-- START EXCERPT --

# Wood for painted built ins



## cburdick1 (Jan 22, 2010)

Hello all,

I've been building freestanding furniture for 5 years or so now, but my built-in experience is minimal. All of the built ins I have done to date have been very craftsman in style, oak plywood used for shelves etc and quartersawn oak for the trim, all stained lightly and finished with a few coats of poly.

However, the built ins that we have planned for our house are all going to be painted white. It would be a crime against humanity to use my stock of quartersawn lumber, so I need to get some material that would work well for built ins that will be painted.

So, what material suggestions do y'all have for building built-in furniture?


----------



## 27207 (Jan 25, 2012)

Mdf would work great unless there's going to be a ton of water. Just keep in mind that it's very dusty to work with. A respirator of some sort is a must


----------



## Steve Neul (Sep 2, 2011)

Not only would it be a waste to paint over oak the grain texture of the wood would show through the paint. What I use for paint grade is either mdf for a cheap line or birch plywood for better quality. Either will paint very well. The edges of both materials should be covered with solid wood or veneer tape. There is a paper tape also available for use with mdf. The edges of mdf will otherwise drink up primer like a sponge taking multiple coats.


----------



## cburdick1 (Jan 22, 2010)

I'm thinkig that Ill go with birch ply and birch hardwood for trim pieces. Does that make sense?


----------



## Steve Neul (Sep 2, 2011)

cburdick1 said:


> I'm thinkig that Ill go with birch ply and birch hardwood for trim pieces. Does that make sense?

-- END EXCERPT --

PROBLEM A →
Summarize the forum thread on wood for painted built-ins in two sentences.
PROBLEM B →
Quote the stretch of the forum thread on wood for painted built-ins from "# Wood for painted" through "coats of poly.".
PROBLEM C →
Write what comes next in the forum thread on wood for painted built-ins, continuing after the last post shown.

-- START INFORMATION SUPPLIED --

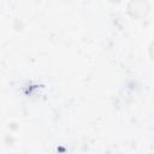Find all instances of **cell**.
Returning <instances> with one entry per match:
<instances>
[{"instance_id":"cell-1","label":"cell","mask_w":154,"mask_h":154,"mask_svg":"<svg viewBox=\"0 0 154 154\" xmlns=\"http://www.w3.org/2000/svg\"><path fill=\"white\" fill-rule=\"evenodd\" d=\"M128 10H129L130 16L136 17V18H142L147 14L149 10V5L147 0H131L129 2Z\"/></svg>"},{"instance_id":"cell-2","label":"cell","mask_w":154,"mask_h":154,"mask_svg":"<svg viewBox=\"0 0 154 154\" xmlns=\"http://www.w3.org/2000/svg\"><path fill=\"white\" fill-rule=\"evenodd\" d=\"M109 1H111V2H119L120 0H109Z\"/></svg>"}]
</instances>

-- END INFORMATION SUPPLIED --

EXPECTED OUTPUT A →
A furniture builder with little built-in experience asks what material to use for built-ins that will be painted white, since using quartersawn oak would be a waste. Replies suggest MDF, which is dusty and poor with lots of water, or birch plywood with edges covered in solid wood or veneer tape, and the builder then proposes birch plywood with birch hardwood trim.

EXPECTED OUTPUT B →
# Wood for painted built ins



## cburdick1 (Jan 22, 2010)

Hello all,

I've been building freestanding furniture for 5 years or so now, but my built-in experience is minimal. All of the built ins I have done to date have been very craftsman in style, oak plywood used for shelves etc and quartersawn oak for the trim, all stained lightly and finished with a few coats of poly.

EXPECTED OUTPUT C →
 That's what I do. I will build a cabinet with solid wood on the front and the rest out of plywood. Then the shelving I cover the edge with a molded trim. The only other thing I might add is try not to use Chinese made plywood. I stopped using it in 2009 because it kept delaminating on me.


----------



## cabinetman (Jul 5, 2007)

cburdick1 said:


> I'm thinkig that Ill go with birch ply and birch hardwood for trim pieces. Does that make sense?


If you can get Poplar plywood, that paints up nice, and use Poplar lumber for where you need it. Likely less expensive than Birch. Other than Birch plywood, Maple paints up well also. I'd rather use plywood. It's lighter, holds screws better and machines better than composites.








 







.


----------



## Roundup85 (Mar 18, 2012)

cburdick1 said:


> Hello all,
> 
> I've been building freestanding furniture for 5 years or so now, but my built-in experience is minimal. All of the built ins I have done to date have been very craftsman in style, oak plywood used for shelves etc and quartersawn oak for the trim, all stained lightly and finished with a few coats of poly.
> 
> ...


I used birch plywood for my project. Looks like a built in but is free standing. Painted with 2 coats of oil based interior trim paint. Very durable.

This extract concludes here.